** What to do **
Locate the line that contains "From the picture's vantage point, how far is the". Copy it and every following line through the end of the records, exactly, and include nothing else.

[Data records]

▼

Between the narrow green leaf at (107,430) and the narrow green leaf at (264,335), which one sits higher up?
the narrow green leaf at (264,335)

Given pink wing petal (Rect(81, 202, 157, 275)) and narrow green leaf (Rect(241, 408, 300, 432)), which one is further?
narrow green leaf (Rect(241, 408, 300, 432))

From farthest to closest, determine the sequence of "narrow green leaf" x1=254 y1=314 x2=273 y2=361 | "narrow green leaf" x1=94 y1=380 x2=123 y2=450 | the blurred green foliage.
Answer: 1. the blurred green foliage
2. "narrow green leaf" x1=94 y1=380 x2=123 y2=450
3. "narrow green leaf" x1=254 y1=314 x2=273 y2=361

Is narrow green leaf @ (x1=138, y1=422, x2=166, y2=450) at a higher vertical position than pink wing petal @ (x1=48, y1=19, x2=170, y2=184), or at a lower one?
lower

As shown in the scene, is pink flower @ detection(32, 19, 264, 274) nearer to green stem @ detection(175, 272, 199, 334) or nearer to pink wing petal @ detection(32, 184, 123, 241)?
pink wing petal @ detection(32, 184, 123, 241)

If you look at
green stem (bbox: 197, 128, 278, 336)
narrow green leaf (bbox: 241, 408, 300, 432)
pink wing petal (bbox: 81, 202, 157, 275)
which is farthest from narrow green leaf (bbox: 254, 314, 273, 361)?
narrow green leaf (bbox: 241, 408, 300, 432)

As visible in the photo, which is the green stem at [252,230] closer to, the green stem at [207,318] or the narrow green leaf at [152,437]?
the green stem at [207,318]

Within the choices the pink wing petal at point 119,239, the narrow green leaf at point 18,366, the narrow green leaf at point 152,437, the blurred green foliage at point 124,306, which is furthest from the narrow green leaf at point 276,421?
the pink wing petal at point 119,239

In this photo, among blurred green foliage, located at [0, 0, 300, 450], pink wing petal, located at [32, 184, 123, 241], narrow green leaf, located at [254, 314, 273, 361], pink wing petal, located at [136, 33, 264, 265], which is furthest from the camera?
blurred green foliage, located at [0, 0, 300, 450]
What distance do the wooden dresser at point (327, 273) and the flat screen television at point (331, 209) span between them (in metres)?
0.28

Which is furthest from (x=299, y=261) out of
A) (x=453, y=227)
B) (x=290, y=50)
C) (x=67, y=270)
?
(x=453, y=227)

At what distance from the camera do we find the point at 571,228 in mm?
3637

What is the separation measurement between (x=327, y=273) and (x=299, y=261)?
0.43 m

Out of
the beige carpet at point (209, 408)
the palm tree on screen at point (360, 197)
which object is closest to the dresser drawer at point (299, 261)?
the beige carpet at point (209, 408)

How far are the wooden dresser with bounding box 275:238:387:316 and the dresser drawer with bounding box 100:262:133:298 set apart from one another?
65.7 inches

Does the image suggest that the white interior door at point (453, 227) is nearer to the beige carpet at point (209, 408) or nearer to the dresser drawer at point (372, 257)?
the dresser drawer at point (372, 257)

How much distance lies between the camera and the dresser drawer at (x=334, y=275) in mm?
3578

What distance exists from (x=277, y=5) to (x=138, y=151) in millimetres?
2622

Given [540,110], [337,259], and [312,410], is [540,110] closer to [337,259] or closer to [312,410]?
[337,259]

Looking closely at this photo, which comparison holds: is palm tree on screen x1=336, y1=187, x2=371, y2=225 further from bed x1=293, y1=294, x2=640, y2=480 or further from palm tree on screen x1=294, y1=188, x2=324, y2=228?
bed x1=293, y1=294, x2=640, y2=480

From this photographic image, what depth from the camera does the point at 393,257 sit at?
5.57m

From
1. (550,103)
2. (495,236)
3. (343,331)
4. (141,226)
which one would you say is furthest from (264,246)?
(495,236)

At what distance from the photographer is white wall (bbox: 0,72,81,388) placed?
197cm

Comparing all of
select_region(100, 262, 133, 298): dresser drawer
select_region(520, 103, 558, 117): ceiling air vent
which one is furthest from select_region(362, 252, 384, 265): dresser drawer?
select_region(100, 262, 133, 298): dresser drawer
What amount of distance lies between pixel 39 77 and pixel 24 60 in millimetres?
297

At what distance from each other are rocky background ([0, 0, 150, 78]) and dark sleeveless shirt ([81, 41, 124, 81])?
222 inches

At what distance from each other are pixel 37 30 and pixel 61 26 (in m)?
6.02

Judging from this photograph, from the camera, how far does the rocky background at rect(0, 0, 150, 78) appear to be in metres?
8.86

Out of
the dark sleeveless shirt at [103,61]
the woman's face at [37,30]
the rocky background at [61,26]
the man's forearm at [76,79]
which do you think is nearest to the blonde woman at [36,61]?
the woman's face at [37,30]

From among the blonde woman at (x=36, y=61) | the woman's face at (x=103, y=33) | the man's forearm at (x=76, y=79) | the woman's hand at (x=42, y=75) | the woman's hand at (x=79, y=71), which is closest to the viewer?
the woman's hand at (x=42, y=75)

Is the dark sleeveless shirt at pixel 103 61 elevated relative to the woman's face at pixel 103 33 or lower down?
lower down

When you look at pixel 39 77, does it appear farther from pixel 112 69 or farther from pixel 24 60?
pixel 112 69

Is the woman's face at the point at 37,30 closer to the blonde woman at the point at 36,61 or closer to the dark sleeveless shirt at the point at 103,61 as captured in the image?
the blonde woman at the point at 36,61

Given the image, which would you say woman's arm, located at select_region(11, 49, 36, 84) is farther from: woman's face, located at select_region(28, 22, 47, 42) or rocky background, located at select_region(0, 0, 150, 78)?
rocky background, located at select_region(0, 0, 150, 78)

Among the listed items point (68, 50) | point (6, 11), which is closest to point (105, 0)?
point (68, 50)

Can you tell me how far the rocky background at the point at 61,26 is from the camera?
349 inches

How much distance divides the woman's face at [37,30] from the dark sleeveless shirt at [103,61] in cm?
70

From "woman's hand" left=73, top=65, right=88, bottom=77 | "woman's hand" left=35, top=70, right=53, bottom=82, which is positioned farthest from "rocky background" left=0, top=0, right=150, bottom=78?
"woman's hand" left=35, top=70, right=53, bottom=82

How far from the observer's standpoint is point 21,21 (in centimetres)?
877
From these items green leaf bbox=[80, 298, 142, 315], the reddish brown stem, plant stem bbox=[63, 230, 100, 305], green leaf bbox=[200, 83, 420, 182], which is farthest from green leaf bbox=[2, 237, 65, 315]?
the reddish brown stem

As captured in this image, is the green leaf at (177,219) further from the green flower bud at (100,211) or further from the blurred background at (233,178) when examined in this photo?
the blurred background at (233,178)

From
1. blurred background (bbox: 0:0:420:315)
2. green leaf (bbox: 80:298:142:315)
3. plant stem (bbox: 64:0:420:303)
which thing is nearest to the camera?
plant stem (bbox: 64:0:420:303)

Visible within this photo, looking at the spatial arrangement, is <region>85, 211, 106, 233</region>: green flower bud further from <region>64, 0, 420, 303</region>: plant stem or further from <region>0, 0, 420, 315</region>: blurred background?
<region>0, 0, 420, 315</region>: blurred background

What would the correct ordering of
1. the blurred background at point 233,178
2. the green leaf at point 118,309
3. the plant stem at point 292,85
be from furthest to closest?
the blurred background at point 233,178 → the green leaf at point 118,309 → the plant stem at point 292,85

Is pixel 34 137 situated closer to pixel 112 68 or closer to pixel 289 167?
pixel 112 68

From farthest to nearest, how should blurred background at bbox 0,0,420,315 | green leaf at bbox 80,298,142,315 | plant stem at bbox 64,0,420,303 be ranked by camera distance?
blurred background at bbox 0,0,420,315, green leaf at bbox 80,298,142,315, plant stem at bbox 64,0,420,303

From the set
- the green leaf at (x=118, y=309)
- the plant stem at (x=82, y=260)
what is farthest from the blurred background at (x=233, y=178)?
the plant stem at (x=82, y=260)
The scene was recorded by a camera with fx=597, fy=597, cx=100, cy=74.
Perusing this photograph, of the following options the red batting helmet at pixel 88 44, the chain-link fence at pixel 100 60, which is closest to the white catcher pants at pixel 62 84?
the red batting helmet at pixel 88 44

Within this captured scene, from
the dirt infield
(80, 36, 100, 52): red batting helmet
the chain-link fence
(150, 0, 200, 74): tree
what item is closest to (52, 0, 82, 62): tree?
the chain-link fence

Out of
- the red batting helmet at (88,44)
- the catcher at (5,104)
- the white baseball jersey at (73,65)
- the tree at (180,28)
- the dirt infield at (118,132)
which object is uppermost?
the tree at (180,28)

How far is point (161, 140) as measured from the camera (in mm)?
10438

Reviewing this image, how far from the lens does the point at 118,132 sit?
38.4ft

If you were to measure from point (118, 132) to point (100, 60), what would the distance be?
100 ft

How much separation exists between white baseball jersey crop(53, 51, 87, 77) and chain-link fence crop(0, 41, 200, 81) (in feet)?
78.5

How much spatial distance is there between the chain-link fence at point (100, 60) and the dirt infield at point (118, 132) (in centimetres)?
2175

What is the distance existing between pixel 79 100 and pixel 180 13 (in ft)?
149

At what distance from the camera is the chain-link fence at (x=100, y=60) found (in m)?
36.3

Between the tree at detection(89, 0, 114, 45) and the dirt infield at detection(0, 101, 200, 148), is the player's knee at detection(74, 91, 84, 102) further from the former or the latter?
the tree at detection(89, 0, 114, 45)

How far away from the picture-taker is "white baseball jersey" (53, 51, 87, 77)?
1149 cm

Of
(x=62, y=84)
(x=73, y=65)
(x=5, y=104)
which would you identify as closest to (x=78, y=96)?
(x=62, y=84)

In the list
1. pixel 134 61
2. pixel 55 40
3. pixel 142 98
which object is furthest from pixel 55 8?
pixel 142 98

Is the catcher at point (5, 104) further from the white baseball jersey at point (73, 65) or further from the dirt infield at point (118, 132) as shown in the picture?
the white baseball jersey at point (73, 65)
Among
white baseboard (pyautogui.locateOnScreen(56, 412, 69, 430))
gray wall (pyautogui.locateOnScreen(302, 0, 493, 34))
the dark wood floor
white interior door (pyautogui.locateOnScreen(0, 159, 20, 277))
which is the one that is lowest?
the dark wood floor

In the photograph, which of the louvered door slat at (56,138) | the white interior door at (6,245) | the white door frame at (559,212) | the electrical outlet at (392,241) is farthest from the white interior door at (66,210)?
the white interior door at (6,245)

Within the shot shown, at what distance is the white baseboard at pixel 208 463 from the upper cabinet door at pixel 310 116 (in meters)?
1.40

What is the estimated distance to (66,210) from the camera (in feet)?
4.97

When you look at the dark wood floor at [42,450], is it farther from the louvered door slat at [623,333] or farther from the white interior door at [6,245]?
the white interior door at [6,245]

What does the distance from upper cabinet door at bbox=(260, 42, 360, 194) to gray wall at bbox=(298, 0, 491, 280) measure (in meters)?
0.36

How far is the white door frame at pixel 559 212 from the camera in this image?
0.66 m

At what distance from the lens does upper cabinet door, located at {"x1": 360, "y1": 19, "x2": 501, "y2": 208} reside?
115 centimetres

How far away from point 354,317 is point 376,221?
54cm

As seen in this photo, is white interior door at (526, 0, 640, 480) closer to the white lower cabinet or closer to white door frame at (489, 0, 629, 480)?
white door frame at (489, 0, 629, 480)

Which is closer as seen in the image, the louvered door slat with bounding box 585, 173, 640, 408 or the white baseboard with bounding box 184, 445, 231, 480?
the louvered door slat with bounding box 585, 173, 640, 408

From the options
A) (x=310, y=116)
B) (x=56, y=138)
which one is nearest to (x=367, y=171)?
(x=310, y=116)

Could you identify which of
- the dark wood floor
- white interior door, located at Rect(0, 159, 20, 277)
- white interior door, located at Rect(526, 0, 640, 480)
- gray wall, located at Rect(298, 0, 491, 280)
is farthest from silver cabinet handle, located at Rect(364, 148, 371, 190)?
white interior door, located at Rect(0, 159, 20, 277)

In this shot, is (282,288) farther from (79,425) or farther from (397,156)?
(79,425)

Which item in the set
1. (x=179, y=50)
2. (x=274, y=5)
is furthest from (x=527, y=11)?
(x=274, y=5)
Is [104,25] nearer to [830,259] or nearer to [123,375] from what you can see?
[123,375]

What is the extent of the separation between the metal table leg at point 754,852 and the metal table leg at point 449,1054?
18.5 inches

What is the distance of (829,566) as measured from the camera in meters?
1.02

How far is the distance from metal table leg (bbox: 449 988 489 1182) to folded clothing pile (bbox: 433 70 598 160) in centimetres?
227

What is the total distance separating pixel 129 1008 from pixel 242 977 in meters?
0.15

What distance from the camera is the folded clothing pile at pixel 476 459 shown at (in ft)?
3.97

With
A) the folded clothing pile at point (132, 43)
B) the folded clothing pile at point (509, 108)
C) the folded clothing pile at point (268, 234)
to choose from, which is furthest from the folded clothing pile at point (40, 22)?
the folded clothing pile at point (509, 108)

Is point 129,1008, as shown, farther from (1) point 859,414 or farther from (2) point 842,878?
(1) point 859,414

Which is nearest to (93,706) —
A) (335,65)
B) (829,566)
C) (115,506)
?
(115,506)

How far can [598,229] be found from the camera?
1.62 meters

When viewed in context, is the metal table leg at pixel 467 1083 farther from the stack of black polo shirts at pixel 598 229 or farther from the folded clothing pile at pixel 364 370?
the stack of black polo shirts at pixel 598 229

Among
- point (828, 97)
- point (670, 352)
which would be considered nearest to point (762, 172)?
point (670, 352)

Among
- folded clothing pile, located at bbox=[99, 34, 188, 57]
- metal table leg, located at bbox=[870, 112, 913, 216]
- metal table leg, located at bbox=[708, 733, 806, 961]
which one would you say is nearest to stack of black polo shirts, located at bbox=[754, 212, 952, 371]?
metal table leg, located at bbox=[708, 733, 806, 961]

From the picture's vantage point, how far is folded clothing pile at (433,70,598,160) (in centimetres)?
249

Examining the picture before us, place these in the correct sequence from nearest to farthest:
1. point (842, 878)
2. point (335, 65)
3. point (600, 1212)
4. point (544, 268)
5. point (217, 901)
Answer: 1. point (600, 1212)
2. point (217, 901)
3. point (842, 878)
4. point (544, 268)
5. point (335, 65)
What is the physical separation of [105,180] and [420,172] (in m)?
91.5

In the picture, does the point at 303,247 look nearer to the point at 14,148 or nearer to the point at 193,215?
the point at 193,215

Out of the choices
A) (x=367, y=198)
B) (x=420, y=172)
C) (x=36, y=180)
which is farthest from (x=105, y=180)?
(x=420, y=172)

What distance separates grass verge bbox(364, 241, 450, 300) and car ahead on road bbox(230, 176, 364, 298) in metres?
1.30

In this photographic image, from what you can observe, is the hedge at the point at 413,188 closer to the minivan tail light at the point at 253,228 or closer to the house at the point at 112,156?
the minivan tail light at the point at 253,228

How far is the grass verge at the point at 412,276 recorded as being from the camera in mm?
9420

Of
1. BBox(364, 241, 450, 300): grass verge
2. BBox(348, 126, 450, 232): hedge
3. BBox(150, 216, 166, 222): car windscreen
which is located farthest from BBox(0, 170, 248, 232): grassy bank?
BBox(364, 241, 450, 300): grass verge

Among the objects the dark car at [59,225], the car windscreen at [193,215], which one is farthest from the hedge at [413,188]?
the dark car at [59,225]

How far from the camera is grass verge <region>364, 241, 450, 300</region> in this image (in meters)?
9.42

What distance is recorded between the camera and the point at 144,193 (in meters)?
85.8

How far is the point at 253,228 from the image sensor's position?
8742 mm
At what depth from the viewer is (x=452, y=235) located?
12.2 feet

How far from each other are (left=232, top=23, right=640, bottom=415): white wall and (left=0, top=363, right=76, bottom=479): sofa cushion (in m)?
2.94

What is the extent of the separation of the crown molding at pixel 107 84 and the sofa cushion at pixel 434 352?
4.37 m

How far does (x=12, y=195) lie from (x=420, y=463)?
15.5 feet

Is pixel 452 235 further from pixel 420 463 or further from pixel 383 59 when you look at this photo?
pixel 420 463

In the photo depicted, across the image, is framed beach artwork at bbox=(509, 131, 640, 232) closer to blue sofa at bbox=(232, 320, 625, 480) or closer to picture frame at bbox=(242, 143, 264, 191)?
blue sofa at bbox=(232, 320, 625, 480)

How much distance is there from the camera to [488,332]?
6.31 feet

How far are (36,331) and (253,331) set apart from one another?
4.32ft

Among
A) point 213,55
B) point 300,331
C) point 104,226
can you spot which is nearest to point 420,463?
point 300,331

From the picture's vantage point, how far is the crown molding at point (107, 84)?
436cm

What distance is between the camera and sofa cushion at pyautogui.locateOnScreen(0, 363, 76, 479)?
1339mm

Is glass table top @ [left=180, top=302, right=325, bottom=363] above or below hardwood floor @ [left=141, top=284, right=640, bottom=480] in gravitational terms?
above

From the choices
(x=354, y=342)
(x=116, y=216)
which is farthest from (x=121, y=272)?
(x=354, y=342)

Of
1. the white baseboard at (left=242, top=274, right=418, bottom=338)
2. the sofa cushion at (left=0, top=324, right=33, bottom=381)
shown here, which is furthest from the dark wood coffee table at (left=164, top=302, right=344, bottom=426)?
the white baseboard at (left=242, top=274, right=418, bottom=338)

▲

** Output **
From the picture's vantage point, how far is the crown molding at point (107, 84)?
436cm

What distance is between the camera and sofa cushion at pyautogui.locateOnScreen(0, 363, 76, 479)?
1339mm

Is glass table top @ [left=180, top=302, right=325, bottom=363] above or below hardwood floor @ [left=141, top=284, right=640, bottom=480] in gravitational terms?
above

From the choices
(x=354, y=342)
(x=116, y=216)
which is farthest from (x=121, y=272)?
(x=354, y=342)

Of
1. the white baseboard at (left=242, top=274, right=418, bottom=338)
2. the sofa cushion at (left=0, top=324, right=33, bottom=381)
shown here, which is furthest from the dark wood coffee table at (left=164, top=302, right=344, bottom=426)?
the white baseboard at (left=242, top=274, right=418, bottom=338)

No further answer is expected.